By the 1960s, Jim Henson, an innovative puppeteer, had found commercial success with his Muppets, who appeared in advertisements and television shows. Interested in incorporating these imaginative characters into her new show, Cooney secured a collaboration with Henson in 1969. Henson agreed to work full-time on the program, providing—and even performing as—Muppets.
Today, several of Henson's Sesame Street monsters have become household names, from Kermit the Frog and Big Bird to Bert, Ernie, and Elmo. While many of these mainstays have changed little over time, some have evolved in surprising ways. Oscar the Grouch, the neighborhood's resident green garbage-dwelling grump, for example, used to be orange; Cookie Monster, first appearing in a snack commercial, once munched on cheese crackers; and Snuffleupagus, a soft-spoken wooly mammoth, was promoted from Big Bird's imaginary friend to a real-life resident.

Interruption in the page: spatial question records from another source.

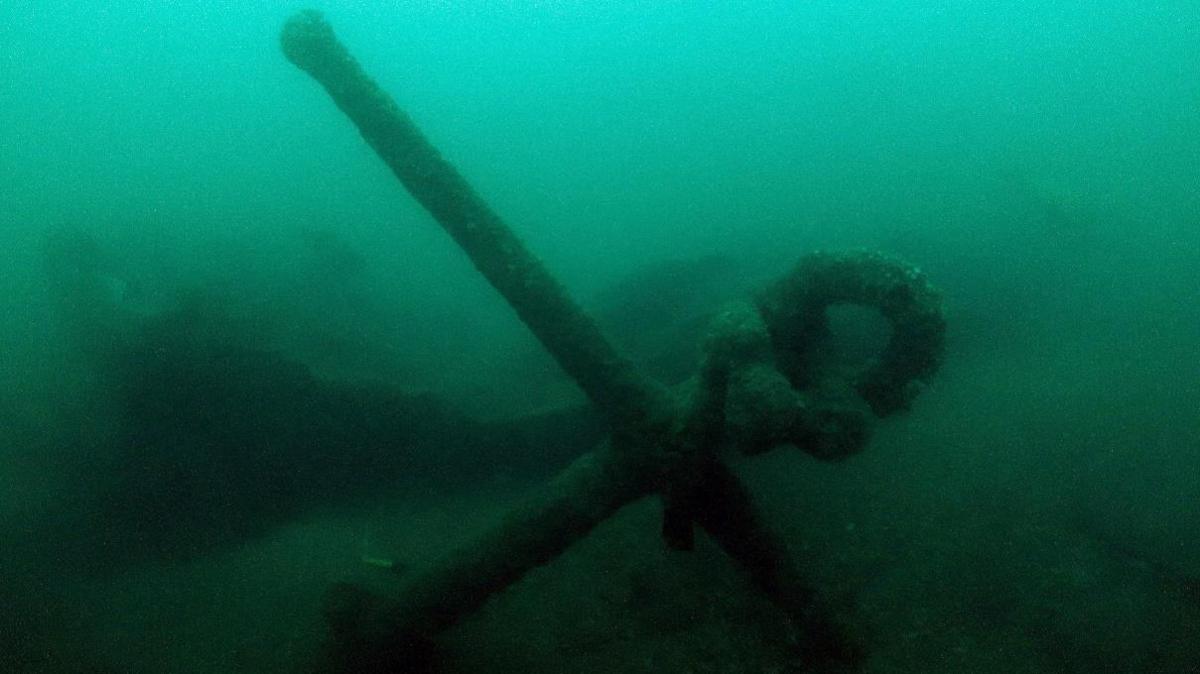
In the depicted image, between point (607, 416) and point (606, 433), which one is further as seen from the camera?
point (606, 433)

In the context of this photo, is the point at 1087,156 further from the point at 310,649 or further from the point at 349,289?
the point at 310,649

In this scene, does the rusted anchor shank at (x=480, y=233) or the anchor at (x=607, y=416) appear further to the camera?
the rusted anchor shank at (x=480, y=233)

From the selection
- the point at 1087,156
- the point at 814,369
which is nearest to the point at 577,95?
the point at 1087,156

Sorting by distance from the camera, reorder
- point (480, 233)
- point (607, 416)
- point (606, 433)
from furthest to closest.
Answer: point (606, 433) < point (607, 416) < point (480, 233)

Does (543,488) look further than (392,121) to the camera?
Yes

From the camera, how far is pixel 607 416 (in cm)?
501

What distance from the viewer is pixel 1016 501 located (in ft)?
20.8

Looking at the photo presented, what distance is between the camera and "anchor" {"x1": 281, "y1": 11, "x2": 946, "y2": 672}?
13.8ft

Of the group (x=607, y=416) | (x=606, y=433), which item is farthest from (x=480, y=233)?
(x=606, y=433)

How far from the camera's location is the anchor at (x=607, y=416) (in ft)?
13.8

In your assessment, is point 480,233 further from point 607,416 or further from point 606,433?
point 606,433

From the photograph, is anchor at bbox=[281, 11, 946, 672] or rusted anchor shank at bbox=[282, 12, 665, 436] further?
rusted anchor shank at bbox=[282, 12, 665, 436]

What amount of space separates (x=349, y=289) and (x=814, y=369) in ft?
26.5

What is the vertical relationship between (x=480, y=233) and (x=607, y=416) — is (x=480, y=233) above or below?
above
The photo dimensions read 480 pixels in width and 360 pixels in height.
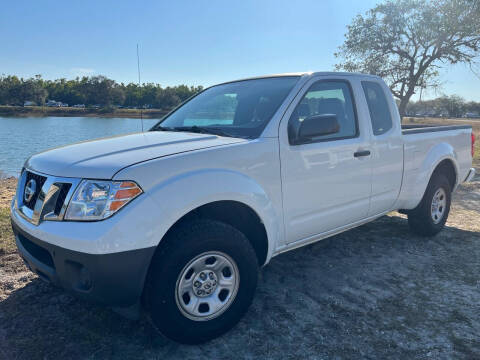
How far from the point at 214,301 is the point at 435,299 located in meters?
1.91

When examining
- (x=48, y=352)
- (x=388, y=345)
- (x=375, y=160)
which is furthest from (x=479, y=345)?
(x=48, y=352)

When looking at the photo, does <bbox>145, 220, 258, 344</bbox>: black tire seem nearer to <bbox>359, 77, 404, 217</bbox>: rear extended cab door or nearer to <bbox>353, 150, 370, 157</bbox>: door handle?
<bbox>353, 150, 370, 157</bbox>: door handle

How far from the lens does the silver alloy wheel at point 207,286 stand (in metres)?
2.36

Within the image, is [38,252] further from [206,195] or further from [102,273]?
[206,195]

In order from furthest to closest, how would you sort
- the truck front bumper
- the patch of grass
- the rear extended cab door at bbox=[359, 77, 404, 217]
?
the patch of grass, the rear extended cab door at bbox=[359, 77, 404, 217], the truck front bumper

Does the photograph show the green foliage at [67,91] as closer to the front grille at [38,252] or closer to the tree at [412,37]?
the tree at [412,37]

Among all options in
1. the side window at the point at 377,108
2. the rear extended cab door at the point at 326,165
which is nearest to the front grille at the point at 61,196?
the rear extended cab door at the point at 326,165

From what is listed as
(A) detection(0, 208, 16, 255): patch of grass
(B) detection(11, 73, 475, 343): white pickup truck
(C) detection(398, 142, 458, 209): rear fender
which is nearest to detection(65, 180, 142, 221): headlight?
(B) detection(11, 73, 475, 343): white pickup truck

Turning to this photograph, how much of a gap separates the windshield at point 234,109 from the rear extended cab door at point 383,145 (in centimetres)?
101

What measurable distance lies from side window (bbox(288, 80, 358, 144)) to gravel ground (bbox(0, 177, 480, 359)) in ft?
4.40

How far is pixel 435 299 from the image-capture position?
10.2 feet

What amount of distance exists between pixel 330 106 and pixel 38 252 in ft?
8.58

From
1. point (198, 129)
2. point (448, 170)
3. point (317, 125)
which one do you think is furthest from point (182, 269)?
point (448, 170)

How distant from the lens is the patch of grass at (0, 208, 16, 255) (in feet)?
12.9
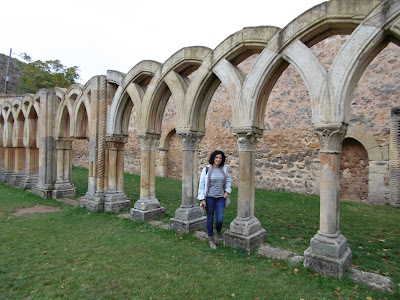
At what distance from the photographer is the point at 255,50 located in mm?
4797

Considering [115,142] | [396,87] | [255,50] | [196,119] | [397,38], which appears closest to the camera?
[397,38]

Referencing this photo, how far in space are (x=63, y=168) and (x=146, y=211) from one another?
476 centimetres

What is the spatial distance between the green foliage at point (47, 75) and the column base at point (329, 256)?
23.3m

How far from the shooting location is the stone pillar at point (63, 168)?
9102 millimetres

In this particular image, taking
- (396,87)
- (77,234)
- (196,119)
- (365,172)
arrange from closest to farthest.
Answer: (77,234)
(196,119)
(396,87)
(365,172)

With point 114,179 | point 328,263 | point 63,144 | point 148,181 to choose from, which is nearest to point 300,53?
point 328,263

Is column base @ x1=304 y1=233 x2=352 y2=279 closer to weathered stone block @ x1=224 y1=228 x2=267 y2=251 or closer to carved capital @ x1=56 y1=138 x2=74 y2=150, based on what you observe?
weathered stone block @ x1=224 y1=228 x2=267 y2=251

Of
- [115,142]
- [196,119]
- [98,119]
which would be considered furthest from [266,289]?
[98,119]

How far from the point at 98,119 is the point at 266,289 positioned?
600cm

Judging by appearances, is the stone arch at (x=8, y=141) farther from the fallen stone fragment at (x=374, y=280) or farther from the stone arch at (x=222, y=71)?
the fallen stone fragment at (x=374, y=280)

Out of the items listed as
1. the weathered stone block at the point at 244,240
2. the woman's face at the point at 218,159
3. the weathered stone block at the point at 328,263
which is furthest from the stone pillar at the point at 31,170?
the weathered stone block at the point at 328,263

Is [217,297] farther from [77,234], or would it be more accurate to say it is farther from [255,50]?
[255,50]

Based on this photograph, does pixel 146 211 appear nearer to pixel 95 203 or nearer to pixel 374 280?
pixel 95 203

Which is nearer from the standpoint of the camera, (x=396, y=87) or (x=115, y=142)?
(x=115, y=142)
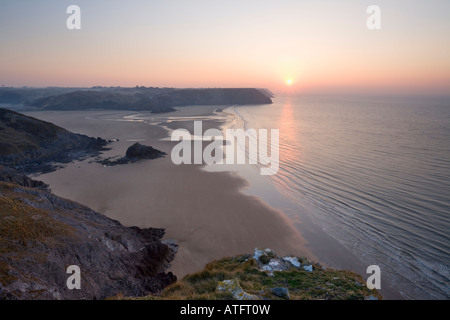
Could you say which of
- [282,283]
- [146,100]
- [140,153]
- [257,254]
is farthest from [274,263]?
[146,100]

It is broadcast in 150 countries and in 70 languages.
Since 1969, Sesame Street has been continually well-received by children, parents, educators, and critics alike. Today, it reaches children in 150 countries and is broadcast in 70 languages, making it among the most watched children's programs in the world. It has also won 189 Emmy Awards and 11 Grammy Awards—including one for its most famous number, “Rubber Duckie”—a record among children's television. And, most recently, in 2019, the show's creators received Kennedy Center Honors, an esteemed recognition for lifetime achievements in the arts.
Among its most impressive accomplishments, however, are the ways in which the show has broken ground in its fifty-one-year run. From introducing characters living with autism and dealing with parental drug addiction to launching real-life initiatives that help families in need, Sesame Street has assured children that “everything's a-okay” time and time again.